Write out precisely the lines beginning with the line that contains "Which of these" and ending with the last line of the entries, and no other lines.

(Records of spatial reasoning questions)
-------
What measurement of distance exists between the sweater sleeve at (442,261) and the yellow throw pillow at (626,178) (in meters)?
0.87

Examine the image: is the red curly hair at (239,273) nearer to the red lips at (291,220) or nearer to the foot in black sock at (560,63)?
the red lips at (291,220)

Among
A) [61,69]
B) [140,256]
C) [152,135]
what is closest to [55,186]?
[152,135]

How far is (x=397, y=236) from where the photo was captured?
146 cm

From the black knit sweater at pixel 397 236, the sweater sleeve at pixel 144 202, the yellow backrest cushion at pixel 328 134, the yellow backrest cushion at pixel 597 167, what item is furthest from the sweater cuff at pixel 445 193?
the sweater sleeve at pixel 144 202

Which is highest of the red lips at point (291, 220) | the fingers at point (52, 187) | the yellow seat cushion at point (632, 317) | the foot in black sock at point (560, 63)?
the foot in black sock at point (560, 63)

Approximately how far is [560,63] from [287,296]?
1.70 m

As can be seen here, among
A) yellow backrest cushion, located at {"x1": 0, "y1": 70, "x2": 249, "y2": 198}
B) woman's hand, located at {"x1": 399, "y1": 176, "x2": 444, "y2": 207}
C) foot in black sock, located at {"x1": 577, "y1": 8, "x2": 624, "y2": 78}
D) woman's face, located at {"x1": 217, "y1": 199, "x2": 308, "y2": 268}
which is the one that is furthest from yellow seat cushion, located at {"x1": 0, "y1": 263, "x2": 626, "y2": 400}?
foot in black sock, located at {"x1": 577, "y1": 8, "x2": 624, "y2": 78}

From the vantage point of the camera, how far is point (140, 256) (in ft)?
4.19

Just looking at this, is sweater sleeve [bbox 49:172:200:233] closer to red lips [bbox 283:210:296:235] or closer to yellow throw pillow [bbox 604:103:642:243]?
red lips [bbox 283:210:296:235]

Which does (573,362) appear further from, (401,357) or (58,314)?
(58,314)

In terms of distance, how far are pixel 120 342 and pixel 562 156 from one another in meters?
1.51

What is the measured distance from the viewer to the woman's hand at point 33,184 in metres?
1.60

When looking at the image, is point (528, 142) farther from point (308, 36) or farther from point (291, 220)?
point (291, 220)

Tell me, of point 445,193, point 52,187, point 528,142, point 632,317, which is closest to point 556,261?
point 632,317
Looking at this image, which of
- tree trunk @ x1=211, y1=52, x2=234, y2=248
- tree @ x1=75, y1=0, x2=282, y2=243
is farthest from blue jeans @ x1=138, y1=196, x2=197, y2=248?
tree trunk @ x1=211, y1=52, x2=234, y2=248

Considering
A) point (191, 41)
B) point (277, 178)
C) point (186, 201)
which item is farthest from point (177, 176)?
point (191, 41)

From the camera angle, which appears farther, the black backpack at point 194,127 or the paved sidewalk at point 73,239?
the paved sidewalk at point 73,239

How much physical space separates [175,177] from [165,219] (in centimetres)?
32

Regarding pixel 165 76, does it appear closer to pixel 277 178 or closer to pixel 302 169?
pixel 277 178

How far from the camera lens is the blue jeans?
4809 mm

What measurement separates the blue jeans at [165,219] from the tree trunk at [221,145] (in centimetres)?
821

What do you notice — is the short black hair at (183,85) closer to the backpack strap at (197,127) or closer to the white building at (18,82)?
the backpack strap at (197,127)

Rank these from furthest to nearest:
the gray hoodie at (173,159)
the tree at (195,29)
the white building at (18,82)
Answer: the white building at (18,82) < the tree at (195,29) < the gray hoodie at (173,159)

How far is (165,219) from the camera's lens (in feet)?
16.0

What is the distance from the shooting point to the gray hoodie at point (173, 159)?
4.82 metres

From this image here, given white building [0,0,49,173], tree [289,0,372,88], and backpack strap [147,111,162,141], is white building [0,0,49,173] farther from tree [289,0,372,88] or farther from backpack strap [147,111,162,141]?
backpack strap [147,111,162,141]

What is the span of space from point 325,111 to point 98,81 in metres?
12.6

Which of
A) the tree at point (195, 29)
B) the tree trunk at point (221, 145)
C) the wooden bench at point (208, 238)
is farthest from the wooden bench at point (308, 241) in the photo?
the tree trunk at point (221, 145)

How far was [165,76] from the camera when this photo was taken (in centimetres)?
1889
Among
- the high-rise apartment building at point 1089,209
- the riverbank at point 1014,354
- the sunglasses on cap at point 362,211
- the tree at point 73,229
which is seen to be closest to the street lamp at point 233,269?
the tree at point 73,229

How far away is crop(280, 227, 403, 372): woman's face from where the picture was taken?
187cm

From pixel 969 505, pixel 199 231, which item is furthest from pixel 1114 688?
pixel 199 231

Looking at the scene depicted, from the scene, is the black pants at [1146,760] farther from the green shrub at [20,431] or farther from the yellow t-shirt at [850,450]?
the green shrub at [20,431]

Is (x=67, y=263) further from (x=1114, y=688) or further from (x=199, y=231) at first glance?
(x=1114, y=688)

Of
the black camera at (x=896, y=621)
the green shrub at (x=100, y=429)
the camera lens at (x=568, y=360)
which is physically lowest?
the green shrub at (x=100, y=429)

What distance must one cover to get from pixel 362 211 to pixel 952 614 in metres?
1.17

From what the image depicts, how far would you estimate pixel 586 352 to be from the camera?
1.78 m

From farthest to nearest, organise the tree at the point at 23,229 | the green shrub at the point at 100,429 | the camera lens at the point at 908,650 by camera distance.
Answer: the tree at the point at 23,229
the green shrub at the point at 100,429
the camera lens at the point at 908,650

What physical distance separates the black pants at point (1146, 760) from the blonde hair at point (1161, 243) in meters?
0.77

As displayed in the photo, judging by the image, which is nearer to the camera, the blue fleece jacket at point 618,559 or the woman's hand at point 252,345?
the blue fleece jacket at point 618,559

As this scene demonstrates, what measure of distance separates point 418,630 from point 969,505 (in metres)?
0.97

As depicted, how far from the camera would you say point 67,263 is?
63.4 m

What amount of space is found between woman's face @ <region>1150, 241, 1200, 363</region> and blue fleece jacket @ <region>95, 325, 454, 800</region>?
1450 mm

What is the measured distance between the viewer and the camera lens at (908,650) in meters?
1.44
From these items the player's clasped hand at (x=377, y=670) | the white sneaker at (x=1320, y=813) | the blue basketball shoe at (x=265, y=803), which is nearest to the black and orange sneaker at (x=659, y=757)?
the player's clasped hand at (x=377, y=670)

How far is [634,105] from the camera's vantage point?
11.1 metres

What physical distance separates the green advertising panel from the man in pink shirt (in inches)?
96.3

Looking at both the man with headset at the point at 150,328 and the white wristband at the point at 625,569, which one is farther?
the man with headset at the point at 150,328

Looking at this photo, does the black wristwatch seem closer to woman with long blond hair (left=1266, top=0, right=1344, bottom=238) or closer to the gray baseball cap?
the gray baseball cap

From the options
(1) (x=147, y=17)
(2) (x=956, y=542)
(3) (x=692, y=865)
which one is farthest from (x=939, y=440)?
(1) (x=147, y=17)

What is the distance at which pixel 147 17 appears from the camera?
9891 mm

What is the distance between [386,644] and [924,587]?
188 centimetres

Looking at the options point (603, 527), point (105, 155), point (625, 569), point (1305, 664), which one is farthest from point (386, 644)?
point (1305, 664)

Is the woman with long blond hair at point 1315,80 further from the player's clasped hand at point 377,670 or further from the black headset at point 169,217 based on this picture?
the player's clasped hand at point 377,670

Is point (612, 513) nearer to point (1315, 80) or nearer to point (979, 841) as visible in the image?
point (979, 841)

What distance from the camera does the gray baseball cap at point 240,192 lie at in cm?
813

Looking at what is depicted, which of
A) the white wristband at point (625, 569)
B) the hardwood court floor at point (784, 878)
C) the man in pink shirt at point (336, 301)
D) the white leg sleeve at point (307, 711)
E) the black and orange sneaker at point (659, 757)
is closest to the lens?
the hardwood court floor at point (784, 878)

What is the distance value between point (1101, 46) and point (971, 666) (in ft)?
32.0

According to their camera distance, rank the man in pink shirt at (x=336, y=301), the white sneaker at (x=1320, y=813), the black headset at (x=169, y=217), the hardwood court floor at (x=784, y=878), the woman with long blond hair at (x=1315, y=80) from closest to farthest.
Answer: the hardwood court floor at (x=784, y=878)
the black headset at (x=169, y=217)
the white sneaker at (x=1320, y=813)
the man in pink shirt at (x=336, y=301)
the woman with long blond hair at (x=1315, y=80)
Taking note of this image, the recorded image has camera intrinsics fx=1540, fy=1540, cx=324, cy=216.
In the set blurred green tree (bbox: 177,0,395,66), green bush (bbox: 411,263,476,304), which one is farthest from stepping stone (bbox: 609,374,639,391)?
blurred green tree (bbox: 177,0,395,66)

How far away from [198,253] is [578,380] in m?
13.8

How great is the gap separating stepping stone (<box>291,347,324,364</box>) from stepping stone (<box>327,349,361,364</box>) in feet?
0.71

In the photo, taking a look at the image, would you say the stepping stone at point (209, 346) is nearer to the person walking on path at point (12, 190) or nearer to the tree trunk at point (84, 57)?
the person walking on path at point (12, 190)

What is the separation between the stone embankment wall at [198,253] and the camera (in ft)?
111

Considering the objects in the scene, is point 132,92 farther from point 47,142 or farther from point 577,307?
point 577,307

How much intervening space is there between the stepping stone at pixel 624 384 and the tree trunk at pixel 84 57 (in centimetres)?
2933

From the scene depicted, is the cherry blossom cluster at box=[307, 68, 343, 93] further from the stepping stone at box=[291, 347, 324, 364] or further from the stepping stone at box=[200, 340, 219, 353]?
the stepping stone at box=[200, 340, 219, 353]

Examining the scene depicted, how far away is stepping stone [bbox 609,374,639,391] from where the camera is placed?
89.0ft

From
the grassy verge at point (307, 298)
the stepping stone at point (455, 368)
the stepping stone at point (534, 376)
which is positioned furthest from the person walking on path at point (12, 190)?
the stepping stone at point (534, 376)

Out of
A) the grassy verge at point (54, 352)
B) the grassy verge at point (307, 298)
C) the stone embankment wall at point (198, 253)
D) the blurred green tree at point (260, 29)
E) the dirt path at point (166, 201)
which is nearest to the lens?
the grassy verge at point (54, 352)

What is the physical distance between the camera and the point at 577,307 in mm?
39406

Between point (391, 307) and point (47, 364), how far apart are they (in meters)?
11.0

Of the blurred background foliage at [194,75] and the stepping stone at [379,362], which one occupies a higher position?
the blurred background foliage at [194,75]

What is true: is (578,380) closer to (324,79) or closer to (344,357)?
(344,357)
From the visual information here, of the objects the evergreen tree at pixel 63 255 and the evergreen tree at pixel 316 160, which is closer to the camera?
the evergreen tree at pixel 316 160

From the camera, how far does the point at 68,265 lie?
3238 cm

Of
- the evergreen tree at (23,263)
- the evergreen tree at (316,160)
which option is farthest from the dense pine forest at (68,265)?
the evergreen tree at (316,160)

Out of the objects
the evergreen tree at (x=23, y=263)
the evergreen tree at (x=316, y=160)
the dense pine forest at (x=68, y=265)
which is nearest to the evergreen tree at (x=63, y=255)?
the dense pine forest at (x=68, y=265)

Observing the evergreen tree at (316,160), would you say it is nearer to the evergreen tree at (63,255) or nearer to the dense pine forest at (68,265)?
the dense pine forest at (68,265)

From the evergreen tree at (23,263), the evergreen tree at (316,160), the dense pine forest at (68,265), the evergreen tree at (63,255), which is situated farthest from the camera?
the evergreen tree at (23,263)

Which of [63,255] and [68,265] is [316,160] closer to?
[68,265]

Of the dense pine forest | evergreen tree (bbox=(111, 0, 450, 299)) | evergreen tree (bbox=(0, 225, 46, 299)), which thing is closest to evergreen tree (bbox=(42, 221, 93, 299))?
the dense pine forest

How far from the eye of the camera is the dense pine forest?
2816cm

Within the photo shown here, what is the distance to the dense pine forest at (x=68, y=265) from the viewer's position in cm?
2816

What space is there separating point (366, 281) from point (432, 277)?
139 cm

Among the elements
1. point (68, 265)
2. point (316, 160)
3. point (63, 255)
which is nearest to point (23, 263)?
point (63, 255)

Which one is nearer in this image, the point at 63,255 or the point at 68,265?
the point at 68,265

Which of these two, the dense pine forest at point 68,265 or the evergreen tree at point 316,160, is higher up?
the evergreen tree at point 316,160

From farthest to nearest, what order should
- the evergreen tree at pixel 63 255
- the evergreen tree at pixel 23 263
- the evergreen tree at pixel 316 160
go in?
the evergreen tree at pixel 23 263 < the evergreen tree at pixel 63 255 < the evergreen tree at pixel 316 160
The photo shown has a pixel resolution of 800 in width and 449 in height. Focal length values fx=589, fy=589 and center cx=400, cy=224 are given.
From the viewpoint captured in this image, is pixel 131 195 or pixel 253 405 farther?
-------
__RESULT OF THIS TASK__:
Which of these two, the dense pine forest at point 68,265 or the evergreen tree at point 316,160, is higher up?
the evergreen tree at point 316,160

From farthest to nearest, what order should
- the evergreen tree at pixel 63 255
- the evergreen tree at pixel 23 263
- the evergreen tree at pixel 316 160
go in?
the evergreen tree at pixel 23 263 < the evergreen tree at pixel 63 255 < the evergreen tree at pixel 316 160
The photo shown has a pixel resolution of 800 in width and 449 in height. Focal length values fx=589, fy=589 and center cx=400, cy=224 are given.
From the viewpoint captured in this image, is pixel 131 195 or pixel 253 405 farther?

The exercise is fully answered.